__INSTRUCTIONS TO FOLLOW__: For the records below, reproduce exactly the line that contains "volkswagen-golf-r400-spy-5-side" and all subsequent lines, with nothing left out and nothing added.

__SUPPLIED DATA__:
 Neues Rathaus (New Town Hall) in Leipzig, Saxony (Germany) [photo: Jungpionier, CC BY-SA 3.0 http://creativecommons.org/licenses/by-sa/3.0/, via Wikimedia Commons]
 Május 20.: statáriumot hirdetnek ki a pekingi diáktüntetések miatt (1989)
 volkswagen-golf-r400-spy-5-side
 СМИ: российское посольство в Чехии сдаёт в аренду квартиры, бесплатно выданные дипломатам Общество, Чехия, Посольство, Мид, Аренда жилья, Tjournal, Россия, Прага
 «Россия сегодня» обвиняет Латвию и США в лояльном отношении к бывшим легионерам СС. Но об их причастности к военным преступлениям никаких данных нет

__SOLUTION TO THE EXERCISE__:
 volkswagen-golf-r400-spy-5-side
 СМИ: российское посольство в Чехии сдаёт в аренду квартиры, бесплатно выданные дипломатам Общество, Чехия, Посольство, Мид, Аренда жилья, Tjournal, Россия, Прага
 «Россия сегодня» обвиняет Латвию и США в лояльном отношении к бывшим легионерам СС. Но об их причастности к военным преступлениям никаких данных нет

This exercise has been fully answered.